6. OBTAIN THE CONTACT INFORMATION FOR ANY WITNESSES TO THE ACCIDENT
People aren’t always honest about what happened in an accident. Your ability to obtain compensation after a crash could come down to your word against the word of the other driver. Having witnesses to support your position and back up your version of events will help you to build a strong case so you can be confident of obtaining the compensation you need after a crash.
7. GET A COPY OF THE ACCIDENT REPORT FROM LAW ENFORCEMENT
You may not be able to obtain this report. Still, you should ask police how to get a copy. Be sure to get the name and the badge number of the officer(s) who responded to the scene and who are preparing the car accident report. This will help you to get the report, and it can also be useful in case you need the officer to be a witness for you.
8. RECORD INFORMATION ABOUT THE SCENE
Ideally, if you have a camera with you, you can take pictures of where the cars are, where the accident happened and any debris or skid marks on the roads. You should also take pictures of the damage to all of the vehicles involved and write down details of exactly what occurred. When you make a car accident claim, and the case goes to court, it is your burden to prove the other driver was at fault. The more evidence you have, the better. Taking pictures of any injuries that occurred is a good idea for the same reason.
9. GET CHECKED OUT BY A DOCTOR
While getting medical help is the first thing you should do if you are seriously injured, you should always go to a doctor even if you don’t really think anything is wrong. There may be injuries that don’t manifest symptoms right away or something that seems minor and inconsequential could quickly become much worse.

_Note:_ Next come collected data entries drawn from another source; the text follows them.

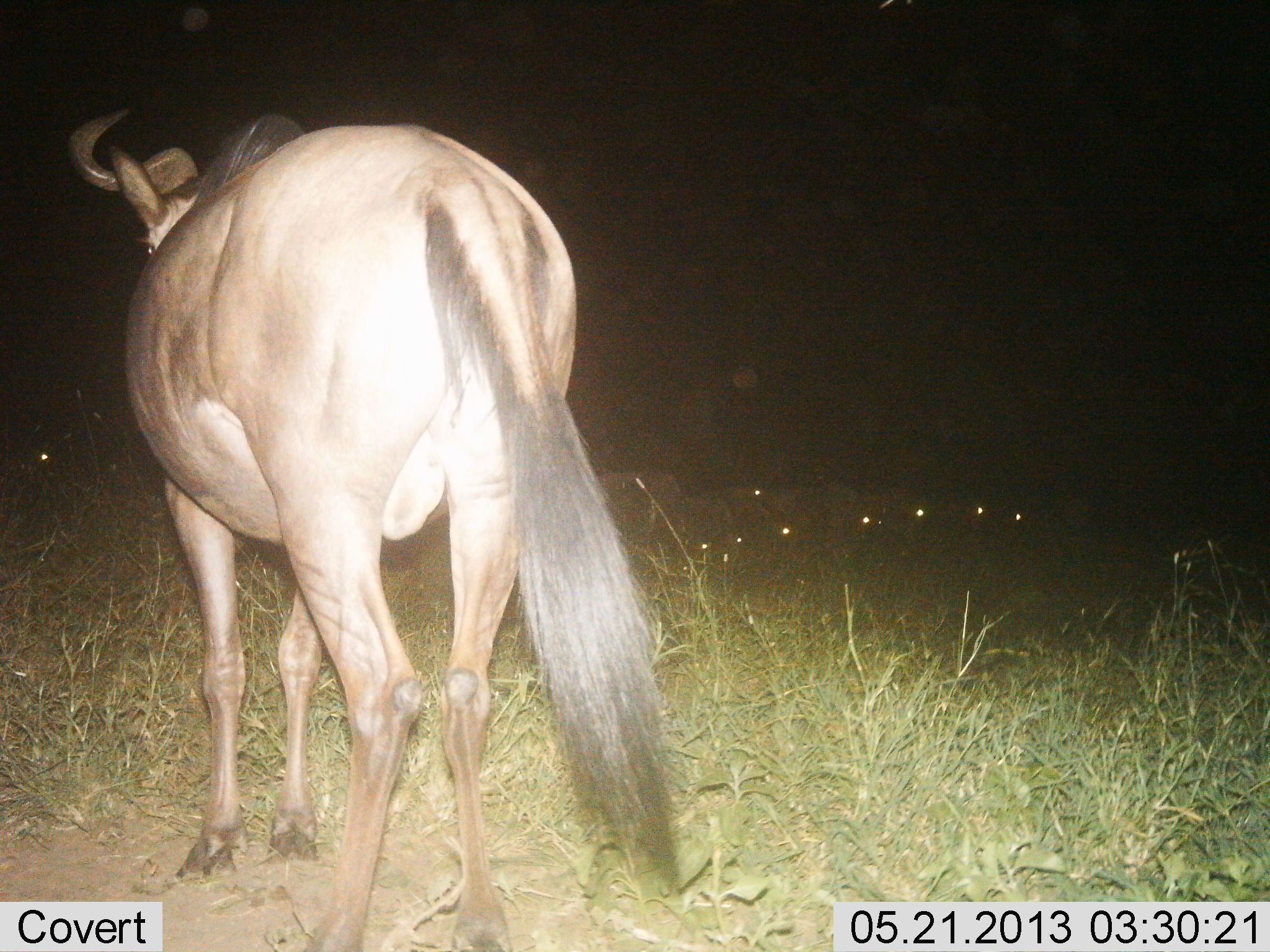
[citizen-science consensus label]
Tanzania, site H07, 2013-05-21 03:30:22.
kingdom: Animalia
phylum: Chordata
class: Mammalia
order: Artiodactyla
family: Bovidae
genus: Connochaetes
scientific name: Connochaetes taurinus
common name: blue wildebeest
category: wildebeest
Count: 1.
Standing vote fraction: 80%.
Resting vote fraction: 17%.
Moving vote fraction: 20%.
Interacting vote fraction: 3%.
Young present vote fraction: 0%.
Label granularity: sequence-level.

If you see a doctor right away, you could potentially avert a catastrophe. The doctor can catch injuries like internal bleeding or brain injury that may not have obvious symptoms. Your doctor can also document your injuries so that it is clear they were caused by the crash. If you wish to recover compensation for the injuries from the driver who caused the wreck, this documentation will be crucial.
10. CALL A LAWYER
This is one of the most important things you can do after an auto accident. Your lawyer will look out for your interests. Your lawyer will represent you in any dealings with your own insurance company and the insurance company of the other driver. The reality is that insurance companies care more about their profit than you. They want to settle a claim quickly and cheaply. Your attorney, on the other hand, will want to make sure you get the money you need to pay your bills and cover your losses.